When they do, Boeschen Vineyards will provide an option to its workers — including the seasonal labor that pours into the region’s renowned vineyards for just a few days or weeks at a time. If the Air Quality Index climbs above 150, Boeschen’s workers will be able to choose between receiving time-and-a-half to remain on the job, or to take paid time off.

“For many years, I have felt that Napa Valley does everything related to wine at a world-class level,” Doug Boeschen said. “We’re the best there is at everything related to wine – except sometimes for how we treat our people.”

The disaster guarantees are a rarity in the industry.

E&J Gallo, the largest winery in the U.S. by sales volume, provides similar benefits to its ag workers; those benefits were agreed upon in collective bargaining with the United Farm Workers union. Eco Terreno, which grows and bottles grapes in the Alexander Valley, has also committed to paying its workers a 150% rate when the AQI hits 150.

Boeschen Vineyards is believed to be the first Napa Valley winery to do it, according to the North Bay Jobs With Justice labor collective.

The idea crystallized for Boeschen, he said, during the Glass Fire.

His winery was halfway through its grape harvest when that fire blew up about three miles away on the night of Sept. 27, 2020. Boeschen’s workers had picked portions of four of the six grape varietals grown at the 11-acre estate.

A crew of three city of Napa firefighters wound up saving the winery and the 1890 house on the property that night, but it was touch and go. (Many trees on ridges overlooking the winery remain charred three years later.) Baltazar showed up at 5 a.m. the next morning, ready to oversee a 20-ton pick, and called Boeschen to say the air was so smoky, he couldn’t see his hand in front of his face.

Boeschen told him to get out. No one returned to the property for 4½ days.

“Everything that was in the tank already made fantastic wines,” Boeschen said. “And then everything that was not yet picked was not possible to turn into wine.”

As he calculated his loss, Boeschen quickly realized many others had it worse.

▶ **Exercise set**:
- 1) According to the Boeschen Vineyards article, what choice will the winery's workers have if the Air Quality Index climbs above 150?
- 2) Extend the Boeschen Vineyards article beyond its final sentence.
The data that come after the Boeschen Vineyards article play no part in this work.

▶ **Data section**:

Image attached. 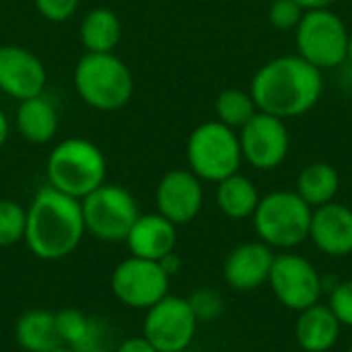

▶ **The results**:
- 1) They can either receive time-and-a-half to stay on the job or take paid time off.

- 2)
“There were lots of owners that suffered greatly in the fires,” he said. “I don’t want to diminish that. But generally speaking, it’s always going to be the workers who suffer the most.”

The situation is particularly fragile for undocumented workers, whose immigration status often prevents them from accessing state, local and federal disaster assistance funds. Without papers, residents are ineligible for unemployment benefits, and for Federal Emergency Management Agency rebuilding assistance if a natural disaster damages their personal property.

Boeschen can count his full-time employees on one hand, and he has always paid them when they were unable to work. He has gotten to know a lot of his seasonal workers well, too, and knew he could do the same for them. But he wanted something in writing.

“We consider it a contract, because my signature’s on it and a document exists,” Boeschen said. “But there’s no requirement on it from the workers’ side.”

North Bay Jobs With Justice has made the two-sided coin of hazard pay and disaster insurance a major point of emphasis the past several years. The group worked with Boeschen to craft his guidelines, and to get the word out.

Sandra De Leon, a Jobs With Justice worker leader who lives in northern Santa Rosa, has performed a variety of agricultural jobs in the area. She knows how cruel the weather can be.

De Leon was working the grape harvest near Glen Ellen when the devastating North Bay fires started in 2017. She recalled picking fruit while “the skies were still red and thick with smoke.” In 2018 there was flooding, and months later airborne smoke blown in from wildfires far to the north. In 2020, she was up the mountain from Boeschen, harvesting grapes near Angwin.

“We were starting a new vineyard, and we were an hour into harvest when all of a sudden, we started hearing on the radio — the drivers play the radio on tractors — people calling in with information,” De Leon said through an interpreter. “The tractor driver got out, and told everyone, ‘Leave your stuff where it is, and everyone get out. It’s an emergency.’”

De Leon has no chronic respiratory issues, she said. But she has coughed badly enough while working in smoky air that she needed to hit an inhaler. She has seen co-workers struggle much more desperately than that.

“If you really had to give workers a choice, they would say to not work in dangerous conditions — to work putting your body at risk — but the reality is you have bills to pay and you can’t do that,” she said. “If we’re going to work in conditions like that, we deserve extra pay.”

Hazard pay and paid time off continue to be hot-button issues in the agricultural industry. In June 2022, the Sonoma County Board of Supervisors approved a disaster emergency fund of $3 million to help compensate affected workers. The county authorized distribution of the first $1 million from that fund in January and February, following a battery of storms that made ag work inaccessible.

But the county has been hesitant to require private companies to provide those benefits. The issue erupted again Oct. 3 when the board revisited the county’s Ag Pass system, which governs who gets to enter evacuation zones in agricultural areas, and under what conditions.

Jobs With Justice and other labor advocates pushed again for mandatory hazard pay and disaster insurance, and a diminished role by the Sonoma County Sheriff’s Office in the Ag Pass program. They were rebuffed on all counts.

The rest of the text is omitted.